Hairs develop during the fetal period as proliferations of the stratum germinativum of the epidermis growing into the underlying dermis. The tip of the hair bud becomes a hair bulb and is soon invaginated by the mesenchymal hair papilla in which the vessels and nerve endings develop (Fig. 4.2A, B). The epidermal cells in the centre of the hair bud become keratinized to form the hair shaft, and the surrounding mesenchymal cells differentiate into the dermal root sheath (Fig. 4.2C). Small bundles of smooth muscle fibres called arrector pili muscles develop in the mesenchyme and are attached to the dermal sheath (Fig. 4.2C). Most sebaceous glands develop as buds from the side of the epithelial root sheath growing into the dermis; these glands produce an oily secretion that lubricates the hair and skin. The sweat glands develop as epidermal buds into the underlying dermis which become coiled to form the secretory part of the glands (Fig. 4.2C).
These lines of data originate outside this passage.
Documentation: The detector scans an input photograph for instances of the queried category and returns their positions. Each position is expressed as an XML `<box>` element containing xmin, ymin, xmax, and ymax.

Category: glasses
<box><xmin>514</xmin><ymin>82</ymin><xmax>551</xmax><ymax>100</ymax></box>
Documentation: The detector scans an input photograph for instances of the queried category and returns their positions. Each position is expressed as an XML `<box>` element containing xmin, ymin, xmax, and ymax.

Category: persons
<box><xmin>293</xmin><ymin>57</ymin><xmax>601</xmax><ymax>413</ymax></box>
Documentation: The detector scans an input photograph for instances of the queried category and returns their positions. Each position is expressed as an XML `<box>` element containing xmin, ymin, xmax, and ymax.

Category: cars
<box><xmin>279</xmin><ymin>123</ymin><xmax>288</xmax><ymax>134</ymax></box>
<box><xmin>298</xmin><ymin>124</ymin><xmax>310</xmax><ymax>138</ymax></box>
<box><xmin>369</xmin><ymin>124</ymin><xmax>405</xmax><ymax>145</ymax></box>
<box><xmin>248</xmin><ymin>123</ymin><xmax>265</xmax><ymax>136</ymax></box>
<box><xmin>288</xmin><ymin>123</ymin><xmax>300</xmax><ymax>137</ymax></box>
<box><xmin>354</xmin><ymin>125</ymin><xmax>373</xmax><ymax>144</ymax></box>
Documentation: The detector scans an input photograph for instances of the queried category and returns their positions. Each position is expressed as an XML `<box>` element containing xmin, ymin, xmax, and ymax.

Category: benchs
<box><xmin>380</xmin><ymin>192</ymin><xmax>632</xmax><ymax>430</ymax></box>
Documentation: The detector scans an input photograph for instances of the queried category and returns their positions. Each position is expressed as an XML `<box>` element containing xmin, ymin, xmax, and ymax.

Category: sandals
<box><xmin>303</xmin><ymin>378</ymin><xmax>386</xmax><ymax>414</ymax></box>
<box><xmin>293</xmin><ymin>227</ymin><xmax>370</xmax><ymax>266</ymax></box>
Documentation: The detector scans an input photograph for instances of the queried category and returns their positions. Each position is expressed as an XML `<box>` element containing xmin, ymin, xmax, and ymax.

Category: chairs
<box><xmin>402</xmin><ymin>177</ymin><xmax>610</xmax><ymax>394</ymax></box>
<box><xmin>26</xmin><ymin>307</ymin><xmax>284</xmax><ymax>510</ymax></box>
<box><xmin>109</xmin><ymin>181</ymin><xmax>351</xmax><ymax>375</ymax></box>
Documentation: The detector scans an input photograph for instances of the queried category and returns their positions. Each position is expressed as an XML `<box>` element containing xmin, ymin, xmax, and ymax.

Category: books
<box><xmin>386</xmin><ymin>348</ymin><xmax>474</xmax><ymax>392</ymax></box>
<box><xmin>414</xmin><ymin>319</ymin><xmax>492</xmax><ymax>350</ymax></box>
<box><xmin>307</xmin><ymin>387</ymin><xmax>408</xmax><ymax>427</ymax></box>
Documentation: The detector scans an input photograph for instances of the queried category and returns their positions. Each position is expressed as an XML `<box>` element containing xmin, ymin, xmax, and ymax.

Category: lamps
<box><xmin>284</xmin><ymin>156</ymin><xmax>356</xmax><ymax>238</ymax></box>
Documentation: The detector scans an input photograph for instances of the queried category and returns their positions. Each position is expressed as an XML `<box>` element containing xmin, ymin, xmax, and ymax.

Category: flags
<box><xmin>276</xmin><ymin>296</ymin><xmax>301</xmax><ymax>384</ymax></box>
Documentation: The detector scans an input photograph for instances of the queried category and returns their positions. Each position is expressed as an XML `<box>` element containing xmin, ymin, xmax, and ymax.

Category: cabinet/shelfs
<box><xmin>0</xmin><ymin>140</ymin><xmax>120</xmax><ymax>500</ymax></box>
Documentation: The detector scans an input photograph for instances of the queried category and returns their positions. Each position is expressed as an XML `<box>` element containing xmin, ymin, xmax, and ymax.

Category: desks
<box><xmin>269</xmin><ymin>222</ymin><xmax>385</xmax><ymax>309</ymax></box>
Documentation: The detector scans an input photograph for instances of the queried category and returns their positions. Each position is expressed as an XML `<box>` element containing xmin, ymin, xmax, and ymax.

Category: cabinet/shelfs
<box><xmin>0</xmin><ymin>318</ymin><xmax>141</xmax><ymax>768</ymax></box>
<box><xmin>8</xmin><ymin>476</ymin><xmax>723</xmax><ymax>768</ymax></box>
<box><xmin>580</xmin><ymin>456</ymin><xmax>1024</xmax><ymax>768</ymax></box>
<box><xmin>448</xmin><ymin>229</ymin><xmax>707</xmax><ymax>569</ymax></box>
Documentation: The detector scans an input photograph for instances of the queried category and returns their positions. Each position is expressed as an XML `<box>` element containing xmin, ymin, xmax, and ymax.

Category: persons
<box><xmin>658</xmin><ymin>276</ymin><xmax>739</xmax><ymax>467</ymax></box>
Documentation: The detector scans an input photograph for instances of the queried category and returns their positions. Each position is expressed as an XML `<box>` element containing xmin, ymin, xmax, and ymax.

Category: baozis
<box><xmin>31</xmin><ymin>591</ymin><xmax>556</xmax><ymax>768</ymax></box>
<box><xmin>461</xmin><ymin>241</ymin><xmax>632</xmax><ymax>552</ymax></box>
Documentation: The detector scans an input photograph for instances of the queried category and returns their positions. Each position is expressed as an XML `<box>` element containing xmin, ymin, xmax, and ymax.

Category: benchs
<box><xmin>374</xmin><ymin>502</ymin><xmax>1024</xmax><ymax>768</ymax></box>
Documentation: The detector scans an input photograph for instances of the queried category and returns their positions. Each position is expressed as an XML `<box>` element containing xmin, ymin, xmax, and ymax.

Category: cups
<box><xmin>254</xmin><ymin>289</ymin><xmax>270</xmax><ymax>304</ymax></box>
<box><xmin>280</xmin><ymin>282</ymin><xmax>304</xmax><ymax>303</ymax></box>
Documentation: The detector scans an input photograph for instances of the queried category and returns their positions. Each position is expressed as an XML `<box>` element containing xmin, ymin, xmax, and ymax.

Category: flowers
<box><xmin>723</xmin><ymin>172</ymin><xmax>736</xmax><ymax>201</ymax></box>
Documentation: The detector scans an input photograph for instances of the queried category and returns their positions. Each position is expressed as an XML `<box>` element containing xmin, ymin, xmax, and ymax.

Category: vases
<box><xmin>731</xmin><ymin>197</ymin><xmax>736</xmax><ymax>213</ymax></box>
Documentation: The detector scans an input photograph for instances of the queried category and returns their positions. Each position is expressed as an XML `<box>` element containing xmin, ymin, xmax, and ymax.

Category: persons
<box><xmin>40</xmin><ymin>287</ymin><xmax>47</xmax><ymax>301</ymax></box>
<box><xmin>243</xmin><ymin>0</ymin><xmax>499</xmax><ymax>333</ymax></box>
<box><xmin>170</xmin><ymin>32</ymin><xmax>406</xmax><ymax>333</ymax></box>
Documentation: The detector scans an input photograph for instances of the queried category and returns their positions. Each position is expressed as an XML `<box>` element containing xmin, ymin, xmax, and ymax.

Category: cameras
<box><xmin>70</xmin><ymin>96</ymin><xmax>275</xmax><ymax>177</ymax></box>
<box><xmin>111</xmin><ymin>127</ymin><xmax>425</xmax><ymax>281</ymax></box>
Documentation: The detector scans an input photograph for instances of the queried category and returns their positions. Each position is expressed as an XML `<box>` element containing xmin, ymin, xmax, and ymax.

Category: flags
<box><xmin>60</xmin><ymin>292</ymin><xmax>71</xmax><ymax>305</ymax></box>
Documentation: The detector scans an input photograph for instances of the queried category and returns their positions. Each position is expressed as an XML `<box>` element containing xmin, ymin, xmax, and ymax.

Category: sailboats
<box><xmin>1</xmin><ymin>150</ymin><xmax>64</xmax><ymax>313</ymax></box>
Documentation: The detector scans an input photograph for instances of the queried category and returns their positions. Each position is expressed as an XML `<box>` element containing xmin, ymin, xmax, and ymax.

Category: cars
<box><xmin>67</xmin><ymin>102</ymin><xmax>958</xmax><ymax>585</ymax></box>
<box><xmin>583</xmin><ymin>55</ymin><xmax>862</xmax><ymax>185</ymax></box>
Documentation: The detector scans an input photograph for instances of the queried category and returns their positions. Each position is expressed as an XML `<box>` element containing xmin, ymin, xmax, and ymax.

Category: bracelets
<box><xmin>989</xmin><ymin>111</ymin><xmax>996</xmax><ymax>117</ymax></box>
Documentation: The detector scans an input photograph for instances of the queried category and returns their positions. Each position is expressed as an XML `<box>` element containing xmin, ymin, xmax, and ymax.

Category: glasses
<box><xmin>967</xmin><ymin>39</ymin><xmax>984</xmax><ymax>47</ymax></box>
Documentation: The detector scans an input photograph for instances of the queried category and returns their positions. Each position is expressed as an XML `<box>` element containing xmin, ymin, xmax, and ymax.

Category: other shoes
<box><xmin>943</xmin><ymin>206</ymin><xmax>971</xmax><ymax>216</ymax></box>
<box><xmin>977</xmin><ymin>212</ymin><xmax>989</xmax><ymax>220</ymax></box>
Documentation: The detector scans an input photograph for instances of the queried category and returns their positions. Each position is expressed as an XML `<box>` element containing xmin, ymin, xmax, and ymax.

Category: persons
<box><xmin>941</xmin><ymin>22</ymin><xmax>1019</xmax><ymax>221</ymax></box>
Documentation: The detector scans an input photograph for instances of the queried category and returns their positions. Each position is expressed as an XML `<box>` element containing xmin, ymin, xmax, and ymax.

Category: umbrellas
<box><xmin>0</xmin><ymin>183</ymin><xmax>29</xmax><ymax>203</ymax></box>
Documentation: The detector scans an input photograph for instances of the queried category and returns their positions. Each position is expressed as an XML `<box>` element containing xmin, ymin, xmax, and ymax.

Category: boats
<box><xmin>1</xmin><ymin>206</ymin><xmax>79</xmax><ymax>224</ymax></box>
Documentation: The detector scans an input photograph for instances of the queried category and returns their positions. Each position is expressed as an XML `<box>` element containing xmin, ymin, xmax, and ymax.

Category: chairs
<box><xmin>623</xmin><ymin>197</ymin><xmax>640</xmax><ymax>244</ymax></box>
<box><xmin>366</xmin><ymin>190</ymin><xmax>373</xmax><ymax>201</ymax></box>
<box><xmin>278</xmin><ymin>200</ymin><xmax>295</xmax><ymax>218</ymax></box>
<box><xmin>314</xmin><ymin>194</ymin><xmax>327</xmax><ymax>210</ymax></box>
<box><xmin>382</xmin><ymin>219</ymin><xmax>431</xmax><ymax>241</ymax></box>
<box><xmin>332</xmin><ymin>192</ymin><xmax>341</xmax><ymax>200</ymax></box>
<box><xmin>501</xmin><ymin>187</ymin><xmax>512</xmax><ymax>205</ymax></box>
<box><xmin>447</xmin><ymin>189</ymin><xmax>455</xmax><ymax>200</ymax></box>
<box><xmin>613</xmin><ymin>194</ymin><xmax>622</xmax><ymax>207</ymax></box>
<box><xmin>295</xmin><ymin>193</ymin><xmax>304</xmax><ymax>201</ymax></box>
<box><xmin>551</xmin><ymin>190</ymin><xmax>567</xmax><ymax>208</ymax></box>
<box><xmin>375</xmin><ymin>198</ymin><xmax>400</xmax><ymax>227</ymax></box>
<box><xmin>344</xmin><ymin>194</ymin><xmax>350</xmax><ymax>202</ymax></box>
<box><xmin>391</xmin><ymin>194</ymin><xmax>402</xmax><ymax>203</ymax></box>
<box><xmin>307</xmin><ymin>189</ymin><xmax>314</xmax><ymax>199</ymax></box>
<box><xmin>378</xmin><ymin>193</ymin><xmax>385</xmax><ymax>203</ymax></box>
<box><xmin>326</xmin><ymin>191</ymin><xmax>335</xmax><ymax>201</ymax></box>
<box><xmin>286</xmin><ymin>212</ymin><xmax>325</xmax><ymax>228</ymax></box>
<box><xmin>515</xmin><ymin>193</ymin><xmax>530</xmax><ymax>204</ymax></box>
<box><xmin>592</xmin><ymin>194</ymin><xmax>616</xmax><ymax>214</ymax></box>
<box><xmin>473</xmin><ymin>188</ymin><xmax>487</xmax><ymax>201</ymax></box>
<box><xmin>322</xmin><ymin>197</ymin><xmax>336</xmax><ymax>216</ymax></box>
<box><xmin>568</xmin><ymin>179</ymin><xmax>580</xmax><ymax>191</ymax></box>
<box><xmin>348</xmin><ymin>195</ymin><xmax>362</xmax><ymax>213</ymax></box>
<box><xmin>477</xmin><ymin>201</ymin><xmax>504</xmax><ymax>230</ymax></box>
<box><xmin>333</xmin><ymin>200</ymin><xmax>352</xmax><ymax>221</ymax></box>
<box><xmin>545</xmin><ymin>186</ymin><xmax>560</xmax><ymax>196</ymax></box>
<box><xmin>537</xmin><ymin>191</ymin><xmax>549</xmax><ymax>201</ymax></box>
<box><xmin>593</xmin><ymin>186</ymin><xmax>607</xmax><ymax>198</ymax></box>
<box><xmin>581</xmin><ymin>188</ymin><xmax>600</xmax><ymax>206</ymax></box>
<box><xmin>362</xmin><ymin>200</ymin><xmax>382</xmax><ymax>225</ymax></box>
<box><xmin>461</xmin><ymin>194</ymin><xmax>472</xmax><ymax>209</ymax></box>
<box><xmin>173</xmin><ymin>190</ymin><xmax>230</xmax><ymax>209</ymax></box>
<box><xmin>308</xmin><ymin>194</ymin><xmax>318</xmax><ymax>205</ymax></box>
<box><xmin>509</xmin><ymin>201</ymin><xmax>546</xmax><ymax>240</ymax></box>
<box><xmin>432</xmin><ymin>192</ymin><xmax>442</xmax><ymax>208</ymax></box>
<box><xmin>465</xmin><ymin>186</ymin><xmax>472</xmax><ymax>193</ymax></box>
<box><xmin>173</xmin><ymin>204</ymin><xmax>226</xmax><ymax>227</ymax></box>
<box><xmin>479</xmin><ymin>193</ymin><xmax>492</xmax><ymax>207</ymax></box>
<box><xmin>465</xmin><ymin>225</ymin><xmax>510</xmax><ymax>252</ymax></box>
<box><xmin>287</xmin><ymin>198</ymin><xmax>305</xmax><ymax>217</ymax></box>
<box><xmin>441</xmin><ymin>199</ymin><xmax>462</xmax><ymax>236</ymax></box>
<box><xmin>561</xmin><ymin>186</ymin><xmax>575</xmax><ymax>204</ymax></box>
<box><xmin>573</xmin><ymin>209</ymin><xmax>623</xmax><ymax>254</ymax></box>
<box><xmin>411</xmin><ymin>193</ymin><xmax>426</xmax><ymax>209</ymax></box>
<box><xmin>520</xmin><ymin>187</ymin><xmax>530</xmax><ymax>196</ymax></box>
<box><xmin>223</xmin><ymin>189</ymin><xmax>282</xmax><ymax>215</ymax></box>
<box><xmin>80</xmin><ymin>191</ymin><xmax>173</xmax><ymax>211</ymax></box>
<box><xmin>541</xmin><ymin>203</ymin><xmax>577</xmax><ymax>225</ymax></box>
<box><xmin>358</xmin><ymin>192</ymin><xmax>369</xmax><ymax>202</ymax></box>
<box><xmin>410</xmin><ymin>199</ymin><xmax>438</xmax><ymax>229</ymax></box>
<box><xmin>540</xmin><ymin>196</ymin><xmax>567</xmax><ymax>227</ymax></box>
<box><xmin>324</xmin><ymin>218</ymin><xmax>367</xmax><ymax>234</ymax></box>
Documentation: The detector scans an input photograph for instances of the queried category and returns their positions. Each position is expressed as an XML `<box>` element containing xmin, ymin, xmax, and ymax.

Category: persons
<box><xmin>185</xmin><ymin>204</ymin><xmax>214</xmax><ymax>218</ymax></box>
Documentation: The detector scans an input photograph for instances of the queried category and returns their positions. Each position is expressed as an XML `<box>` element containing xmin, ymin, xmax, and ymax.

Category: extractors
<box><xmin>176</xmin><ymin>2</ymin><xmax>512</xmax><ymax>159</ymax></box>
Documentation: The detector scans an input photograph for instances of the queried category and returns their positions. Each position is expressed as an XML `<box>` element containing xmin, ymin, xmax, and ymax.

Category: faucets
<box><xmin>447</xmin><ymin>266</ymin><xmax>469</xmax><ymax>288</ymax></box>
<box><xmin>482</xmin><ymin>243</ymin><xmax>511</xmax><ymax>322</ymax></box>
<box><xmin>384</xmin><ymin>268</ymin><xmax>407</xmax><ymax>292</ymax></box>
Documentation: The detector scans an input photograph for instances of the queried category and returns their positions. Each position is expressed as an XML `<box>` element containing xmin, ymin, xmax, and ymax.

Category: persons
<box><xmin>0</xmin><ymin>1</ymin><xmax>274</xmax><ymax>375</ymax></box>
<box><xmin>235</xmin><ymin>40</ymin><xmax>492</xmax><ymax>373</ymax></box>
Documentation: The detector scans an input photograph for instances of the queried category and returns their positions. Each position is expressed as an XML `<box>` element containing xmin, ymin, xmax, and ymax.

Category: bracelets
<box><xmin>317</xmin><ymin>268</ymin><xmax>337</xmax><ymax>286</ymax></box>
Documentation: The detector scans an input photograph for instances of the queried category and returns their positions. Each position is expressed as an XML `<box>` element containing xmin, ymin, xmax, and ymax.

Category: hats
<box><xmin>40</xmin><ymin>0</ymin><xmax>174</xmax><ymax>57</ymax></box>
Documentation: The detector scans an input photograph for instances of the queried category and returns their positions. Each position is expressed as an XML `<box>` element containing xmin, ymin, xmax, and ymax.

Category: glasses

Fig. 4.2 Development of the hair, arrector pili muscle, sebaceous and sweat glands at (A) 14 weeks, (B) 24 weeks and (C) in the newborn.

Mammary glands and teeth

The mammary glands arise from a pair of epidermal thickenings called mammary ridges which appear in both sexes during the fourth week from the axilla to the inguinal region (Fig. 4.3A). Normally these ridges disappear except in the pectoral region where breasts develop, but part of the mammary ridges may persist to form an extra breast (polymastia) or supernumary breasts and nipples (Fig. 4.3A). The breast develops from a primary mammary bud which gives rise to several secondary buds that form the lactiferous ducts and their branches. The buds branch throughout the fetal period, become canalized and open into a small depression called the mammary pit of the nipple (Fig. 4.3B, C).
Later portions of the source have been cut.